# Advancing Timing-ga16



## yab13e (May 1, 2005)

I have a 94 Ga16de, and want to know what is the highest I can advance timing on my stock motor- running regular Unleaded.


----------



## wes (Apr 30, 2002)

yab13e said:


> I have a 94 Ga16de, and want to know what is the highest I can advance timing on my stock motor- running regular Unleaded.

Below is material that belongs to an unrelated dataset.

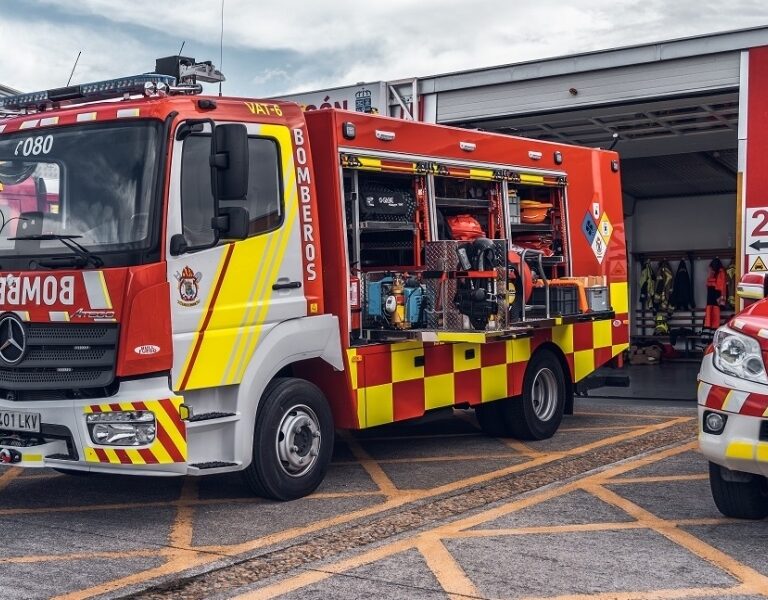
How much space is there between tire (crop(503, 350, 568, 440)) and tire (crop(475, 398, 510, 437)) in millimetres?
54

I wouldn't go over 10 degrees...


----------



## SteppinRazor (Jan 19, 2005)

yea...mine was set at 8* and now its at 10*...don't go over 10* if your gonna keep running reg unleaded


----------



## psuLemon (Apr 23, 2003)

check out www.sentra.net look in the motor section.


----------



## guam_boy00 (Mar 2, 2005)

I believe 8 degrees is maxing out and 4 degrees is to compensate power loss... 
4 degrees won't change anything or wont harm engine timing. but correct me if I'm wrong...


----------



## nissanfan60 (Jun 6, 2005)

well through my knowledge of the ga16 mines is up to 15 degrees but i must run on 93 octane but thats the true power for the ga16 it all depends if you want to run from light to light or long run. if you want long run leave the timing how it is and if you want a light to light race advance it to 15 degrees.


----------



## infazorak (Jun 18, 2005)

nissanfan60 said:


> well through my knowledge of the ga16 mines is up to 15 degrees but i must run on 93 octane but thats the true power for the ga16 it all depends if you want to run from light to light or long run. if you want long run leave the timing how it is and if you want a light to light race advance it to 15 degrees.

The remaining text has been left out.